Любовь здесь – некая искаженная картина, которую испортили в стараниях сделать как можно лучше; стремление идеализировать и возвысить это чувство, прикрепив к нему ярлык «святого», сделало любовь наигранной и местами даже…просто противной. В ней нет ни обоснования, ни красоты, ни подкрепляющей силы. На чём строится «чувство с большой буквы» Мариуса и Козетты? Ни на чём. Они полюбили друг друга, потому что так было угодно автору и сюжету. В их внезапно вспыхнувших чувствах нет истинного стремления сердца и даже веления судьбы: и Козетта, и Мариус могли обменяться в Люксембургском саду «теми самыми» взглядами с кем угодно (кстати сказать, Мариус обратил внимание на Козетту только тогда, когда она – странным образом в один день – похорошела, что весьма прозаично). У влюбленных нет и родства душ – они едва ли знают друг друга. Складывается впечатление, что и ему, и ей было необходимо кого-то полюбить и возвысить в своей любви, а сам возлюбленный уже не так важен. Единственный привлекательный фрагмент любовной линии, – это письмо Мариуса к Козетте, в котором он рассуждает о любви как о явлении в общем.

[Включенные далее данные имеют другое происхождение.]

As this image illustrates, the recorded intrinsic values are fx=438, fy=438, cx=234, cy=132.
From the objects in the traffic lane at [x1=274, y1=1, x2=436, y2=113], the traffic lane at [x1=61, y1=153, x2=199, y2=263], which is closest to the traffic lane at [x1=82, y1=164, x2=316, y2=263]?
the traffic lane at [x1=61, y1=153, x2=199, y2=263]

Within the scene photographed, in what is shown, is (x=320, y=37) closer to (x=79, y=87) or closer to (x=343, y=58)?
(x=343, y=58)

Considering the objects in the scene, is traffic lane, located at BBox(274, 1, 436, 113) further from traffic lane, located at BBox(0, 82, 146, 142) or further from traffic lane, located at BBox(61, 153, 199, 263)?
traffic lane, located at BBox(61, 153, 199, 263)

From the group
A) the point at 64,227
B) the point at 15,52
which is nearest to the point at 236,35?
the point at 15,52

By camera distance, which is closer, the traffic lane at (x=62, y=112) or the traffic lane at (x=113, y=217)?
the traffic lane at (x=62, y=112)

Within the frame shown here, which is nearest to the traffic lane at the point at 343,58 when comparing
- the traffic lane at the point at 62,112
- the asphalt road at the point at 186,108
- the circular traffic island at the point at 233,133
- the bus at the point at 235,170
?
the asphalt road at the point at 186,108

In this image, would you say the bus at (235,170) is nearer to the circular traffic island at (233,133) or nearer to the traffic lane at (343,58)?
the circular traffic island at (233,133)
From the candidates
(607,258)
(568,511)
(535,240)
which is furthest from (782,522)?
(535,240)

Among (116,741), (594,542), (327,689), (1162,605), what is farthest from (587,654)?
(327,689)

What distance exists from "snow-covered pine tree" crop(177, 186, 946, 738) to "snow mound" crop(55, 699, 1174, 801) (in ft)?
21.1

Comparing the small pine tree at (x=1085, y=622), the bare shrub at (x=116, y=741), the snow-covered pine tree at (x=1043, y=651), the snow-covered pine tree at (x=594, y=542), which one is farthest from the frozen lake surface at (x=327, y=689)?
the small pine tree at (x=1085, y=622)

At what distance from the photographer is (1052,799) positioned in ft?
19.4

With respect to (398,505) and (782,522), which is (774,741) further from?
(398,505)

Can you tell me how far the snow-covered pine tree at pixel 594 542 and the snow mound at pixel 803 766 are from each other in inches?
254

Разумеется, язык произведения красив, чувственен, по-французски обаятелен; он полон страсти и глубины мысли, и интересное «мы полагаем», «мы так не думаем», «мы не будем в это вдаваться» делает читателя участником происходящего. Однако иногда язык «Отверженных» чересчур театрален, перегружен высокопарной классикой, которая уже не найдет должного отклика у современного читателя; и сам по себе роман давит пафосом и напыщенностью, что делает его более тяжелым и менее естественным, отдаляет от внимания и сердца читающего.

Для меня «Отверженные» были бы идеальным произведением без раздражающих и порой смешных главных героев и любовной линии; первый том, история и ход восстания, «отвлечённые» темы – это цельное ядро романа, на большую часть которого, к сожалению, остается мало сил и времени после объёмной части о любви. Мои впечатления могут быть несколько предвзятыми из-за постоянного сравнения с любимым романом «Человек, который смеётся» по ходу чтения; тем не менее, они таковы.